About IDoCare project:
As I promised in the post discussing the future of TechYourChance blog, we are open-sourcing IDoCare application for Android.
This application, together with the entire IDoCare project, was born after a friend of mine had this interesting (some people use words like “crazy” and “naive”) idea that the world needs an “environmental social network”. This network would allow regular people to connect and collaborate in order to resolve environmental issues. The first issue that we decided to tackle is pollution and trash in our own neighborhoods.
I was unemployed then, and the idea resonated with me. Therefore, I took a responsibility of developing a client application for Android phones. Except for taking several software engineering courses at university I had not had much object oriented coding experience when I started developing the application, but I learned. A lot.
IDoCare was the first Android application that I worked on, but it literally changed my life – I decided to become a professional Android developer.
The pace of IDoCare project is not that fast (to say the least), and it will probably take years before it could make a real impact. But even if we are still far from our goal, I think that the project could be of interest to the community from technological point of view.
IDoCare application for Android:
As I said, IDoCare application was the first Android application I worked on. As such, most of the code that was written during its development doesn’t stand up to the quality standards I’m expecting from myself today. And even though I’m constantly refactoring and cleaning the code, there are still much code there that was written by a newbie developer. Keep that in mind.
On the other hand, there are some parts of the application that I find sufficiently well designed and implemented.
There are two main reason for open-sourcing IDoCare application:
- Use IDoCare as a tutorial code for posts on this blog (such that I won’t need to write tutorial applications)
- Show how the ideas presented in this blog integrate into a real application of a considerable size
The last point is especially important from my point of view. I believe that professional software engineers must prepare and review Proof Of Concept (POC) implementations of new ideas before allowing them to be implemented in production code. I hope that IDoCare application will become such a POC for the readers of the blog, and they will feel more confident to take the ideas presented here into their own production code.

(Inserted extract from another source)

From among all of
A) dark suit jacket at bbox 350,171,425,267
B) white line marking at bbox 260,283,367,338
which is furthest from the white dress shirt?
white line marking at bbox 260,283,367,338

As of time of this writing, IDoCare application already integrate ideas from the following posts:
- Why Activities in Android are not UI Elements
- MVP and MVC Architectures in Android
- Dependency Injection in Android
- No more Casting of Android Views in 3 Lines of Code
So, if you though that the ideas presented in this blog are interesting, but haven’t had time to invest into POCs – take a look at the source code of IDoCare and see how these ideas integrate into real application.
3 comments on "Open Sourcing IDoCare Application"
Thank you for doing.Great blog!
After I have finished your course on android architecture, I started implementing your ideas to my project and things are great. I began to check out your IDoCare application (prior from knowing this post) because I needed a way to manage dialog fragments that I can confidently use through out my application. After going through your Dialog implementations, I feel there is another lack of theory to understand it all (perhaps the event bus architecture), can you please use the dialog implement that you have in your IDoCare app and write a blog describing how you implemented the way you did and how it ties back to Mvx?
Indeed, I find the approach to dialogs that I use quite convenient. That’s why I extracted it into a standalone library called DialogHelper.
I’ll write a post announcing this library sometime in the future (once I’ve got a bit of time), but you can already start using it. You can review library’s sample app’s code to get the general idea.
Event bus is not mandatory for working with dialogs, but I find it useful for this purpose. It’s quite simple and elegant library that has a good documentation, so I’m confident that you’ll be able to learn it by yourself.